In the last few months, ongoing negotiations led to think that a potential agreement was about to be concluded. Nonetheless, the trade spat has recently seen new twists; the Yuan is tracking them in real time.
After a first phase of significant depreciation from June 2018, when the first US tariffs on China were announced, and a period of relative stability at the end of the year, between December 2018 and February 2019 the Yuan regained ground, since the prospect of an agreement looked quite concrete. The recent weakening of the Yuan can be attributed to the latest episodes of the ongoing trade war: on May 5, Trump announced a tariff hike, from 10% to 25%, on $ 200 billion worth of goods. New tariffs entered into force on May 10. The day after Trump’s announcement, Chinese stock markets collapsed and, on May 13, China announced its counteroffensive, which will come into force in June.
Chinese strategic assets: currency and treasuries
The key question analysts and traders are trying to answer is whether the Chinese central bank wants to use the Yuan as a trade policy tool, in order to partially recover the loss of competitiveness caused by tariffs. Many of them believe that the People's Bank of China will not let the currency depreciate beyond 7 Yuan per dollar: excessive depreciation could damage investors’ confidence, as well as lead to capital flight.
Furthermore, they believe that the currency will not be used as a weapon in the trade conflict, as long as the possibility of an agreement is still present.
Another tool that China could use in this conflict are its large US treasuries holdings: as a matter of fact, China is the largest foreign holder of US debt.

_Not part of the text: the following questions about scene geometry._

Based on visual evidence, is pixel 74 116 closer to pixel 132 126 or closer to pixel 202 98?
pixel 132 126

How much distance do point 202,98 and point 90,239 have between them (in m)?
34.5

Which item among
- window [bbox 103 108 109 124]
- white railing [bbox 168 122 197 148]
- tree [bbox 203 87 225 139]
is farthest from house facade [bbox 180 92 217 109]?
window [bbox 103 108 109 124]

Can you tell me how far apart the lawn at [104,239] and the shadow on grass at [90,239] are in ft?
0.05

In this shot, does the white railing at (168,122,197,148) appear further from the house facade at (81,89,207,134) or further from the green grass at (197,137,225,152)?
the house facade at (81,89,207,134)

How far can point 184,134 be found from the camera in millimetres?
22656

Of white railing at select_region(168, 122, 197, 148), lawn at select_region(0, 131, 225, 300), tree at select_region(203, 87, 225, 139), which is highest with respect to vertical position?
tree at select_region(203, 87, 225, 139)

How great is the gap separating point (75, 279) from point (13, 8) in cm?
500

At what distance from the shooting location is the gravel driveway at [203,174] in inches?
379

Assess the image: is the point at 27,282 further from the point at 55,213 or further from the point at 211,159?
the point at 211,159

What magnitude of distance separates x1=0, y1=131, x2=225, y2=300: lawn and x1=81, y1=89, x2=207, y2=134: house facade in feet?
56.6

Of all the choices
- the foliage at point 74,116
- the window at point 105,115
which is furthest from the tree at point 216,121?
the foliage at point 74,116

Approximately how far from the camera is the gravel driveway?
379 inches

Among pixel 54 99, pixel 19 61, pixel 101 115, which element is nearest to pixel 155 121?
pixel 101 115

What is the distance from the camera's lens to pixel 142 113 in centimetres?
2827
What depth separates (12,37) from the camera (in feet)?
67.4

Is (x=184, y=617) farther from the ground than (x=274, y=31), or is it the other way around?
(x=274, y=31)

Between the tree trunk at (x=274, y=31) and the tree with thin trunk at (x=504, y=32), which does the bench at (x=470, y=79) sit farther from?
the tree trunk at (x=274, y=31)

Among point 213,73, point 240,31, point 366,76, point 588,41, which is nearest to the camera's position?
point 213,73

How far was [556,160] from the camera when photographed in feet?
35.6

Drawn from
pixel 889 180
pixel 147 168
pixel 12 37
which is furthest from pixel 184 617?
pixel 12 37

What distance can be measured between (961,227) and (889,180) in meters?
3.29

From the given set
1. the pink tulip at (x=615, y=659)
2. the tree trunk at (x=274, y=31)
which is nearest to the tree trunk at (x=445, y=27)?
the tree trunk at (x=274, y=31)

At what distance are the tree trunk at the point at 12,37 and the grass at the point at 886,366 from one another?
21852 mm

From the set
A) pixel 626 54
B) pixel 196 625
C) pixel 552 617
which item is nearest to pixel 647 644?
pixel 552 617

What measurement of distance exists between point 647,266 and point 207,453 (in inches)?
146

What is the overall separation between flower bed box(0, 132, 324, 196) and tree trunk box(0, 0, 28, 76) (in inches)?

As can be seen from the chart, China’s holdings of US debt decreased in the last 12 months: at the end of March 2019, the stock amounted to 1120.5 billion dollars, 70 billion less than the same period of the previous year.
Chinese holding of US treasuries
Source: StudiaBo elaborations on U.S. Department of the Treasury data.
In this context of renewed uncertainty, Japanese Yen emerges for its safe-haven role on the Asian forex market: since the beginning of May, it has appreciated by almost 2% against the dollar. On the other hand, neighboring countries’ currencies were negatively affected by trade war tensions: South Korean Won and Indonesian Rupiah respectively weakened by 2.7% and 1.4% against the greenback in May.
South Korea is the 6th largest world exporter (2018), according to StudiaBo provisional data, and China is its main trading partner; therefore, risk aversion sentiment in a trade war context penalizes its currency. In addition, latest macroeconomic data have proved to be worse than expected: the country's GDP showed a slight contraction in Q1-2019 (-0.3%, year-on-year).
This is the case for Indonesia, as well: the weakening of the currency seems to reflect not only market tensions, but also some weak macroeconomic data on the national front.